PROVIDED TEXT:

High Court: Attempted murder conviction “wholly incompatible” with remaining a solicitor

Farrimond: Present own case via video link with “no little skill”

It is “beyond argument” that a solicitor sentenced to any substantial term of imprisonment should be struck off, the president of the Queen’s Bench Division said yesterday.

Sir Brian Leveson made the remarks as the High Court overturned a Solicitors Disciplinary Tribunal decision to impose an indefinite suspension on former senior Crown prosecutor Iain Farrimond, who was imprisoned for six years for the attempted murder of his wife.

Mr Justice Garnham, giving the main ruling of the court, said such a sanction undermined public confidence in the profession. The “only appropriate sanction” was to strike off Mr Farrimond.

Sir Brian said: “It is simply inconceivable that a prisoner, serving a sentence of six years’ imprisonment, should be able to describe himself as a solicitor and officer of the court albeit suspended from practice.

“Furthermore, the work of a solicitor, in whatever field he or she practises, inevitably involves a degree of stress and the public must be able to expect that those whom they consult are not so susceptible to mental ill health that they are at risk of behaving as Mr Farrimond did, however difficult the work might become.

“Before being restored to the roll, it will be necessary for Mr Farrimond to provide the clearest evidence of recovery such that such an assurance in that regard can be accepted.”

Last September, the tribunal said that the severe depression Mr Farrimond had been suffering at the time of his offence – which led to the reduced prison sentence – also constituted “wholly exceptional” circumstances to depart from the usual sanction of a strike-off.

It said there was “a realistic prospect” that he could recover from his ill health, “respond to retraining” and eventually return to practice.

Garnham J said: “I share the tribunal’s optimism that this might be possible, although such predictions are fraught with difficulty and considerable care would have to be taken to ensure that whatever Mr Farrimond chose to do, he was not subjected to stress which might again cause serious mental illness.”

DATASET EXCERPT:
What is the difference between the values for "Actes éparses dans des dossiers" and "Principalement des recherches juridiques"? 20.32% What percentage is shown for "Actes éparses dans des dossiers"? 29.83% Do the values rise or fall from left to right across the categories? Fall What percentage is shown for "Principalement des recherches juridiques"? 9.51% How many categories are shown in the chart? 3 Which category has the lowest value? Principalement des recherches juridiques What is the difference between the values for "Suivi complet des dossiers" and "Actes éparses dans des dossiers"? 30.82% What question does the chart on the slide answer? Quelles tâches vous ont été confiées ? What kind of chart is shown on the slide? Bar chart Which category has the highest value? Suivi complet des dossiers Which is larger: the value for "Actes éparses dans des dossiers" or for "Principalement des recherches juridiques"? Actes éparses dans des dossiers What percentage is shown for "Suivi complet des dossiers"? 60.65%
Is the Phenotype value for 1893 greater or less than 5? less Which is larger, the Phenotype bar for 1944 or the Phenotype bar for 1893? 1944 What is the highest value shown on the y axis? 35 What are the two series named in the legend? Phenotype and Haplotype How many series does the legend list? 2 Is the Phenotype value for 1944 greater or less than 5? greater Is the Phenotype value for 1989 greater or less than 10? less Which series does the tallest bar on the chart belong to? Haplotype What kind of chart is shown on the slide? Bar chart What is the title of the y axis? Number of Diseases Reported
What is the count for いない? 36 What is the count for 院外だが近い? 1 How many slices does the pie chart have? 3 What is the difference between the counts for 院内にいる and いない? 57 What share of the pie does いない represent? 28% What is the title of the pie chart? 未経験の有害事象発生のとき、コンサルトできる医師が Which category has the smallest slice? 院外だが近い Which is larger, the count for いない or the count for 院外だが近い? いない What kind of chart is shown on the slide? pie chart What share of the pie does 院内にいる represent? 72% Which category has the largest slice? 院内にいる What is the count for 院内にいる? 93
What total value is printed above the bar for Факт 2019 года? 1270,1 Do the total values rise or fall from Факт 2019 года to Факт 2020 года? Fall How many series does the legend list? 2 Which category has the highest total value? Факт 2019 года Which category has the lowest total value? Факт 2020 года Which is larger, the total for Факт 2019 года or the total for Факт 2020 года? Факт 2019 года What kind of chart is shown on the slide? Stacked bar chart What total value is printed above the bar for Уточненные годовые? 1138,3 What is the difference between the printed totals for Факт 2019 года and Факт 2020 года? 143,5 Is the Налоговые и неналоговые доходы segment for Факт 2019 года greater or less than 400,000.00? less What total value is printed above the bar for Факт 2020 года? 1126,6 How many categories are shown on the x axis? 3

ASSIGNED TASK: Can you write out the stretch of the article on the Farrimond ruling from "High Court: Attempted" through "off Mr Farrimond." again, replacing "sanction" with "penalty"?

COMPLETED EXERCISE:
High Court: Attempted murder conviction “wholly incompatible” with remaining a solicitor

Farrimond: Present own case via video link with “no little skill”

It is “beyond argument” that a solicitor sentenced to any substantial term of imprisonment should be struck off, the president of the Queen’s Bench Division said yesterday.

Sir Brian Leveson made the remarks as the High Court overturned a Solicitors Disciplinary Tribunal decision to impose an indefinite suspension on former senior Crown prosecutor Iain Farrimond, who was imprisoned for six years for the attempted murder of his wife.

Mr Justice Garnham, giving the main ruling of the court, said such a penalty undermined public confidence in the profession. The “only appropriate penalty” was to strike off Mr Farrimond.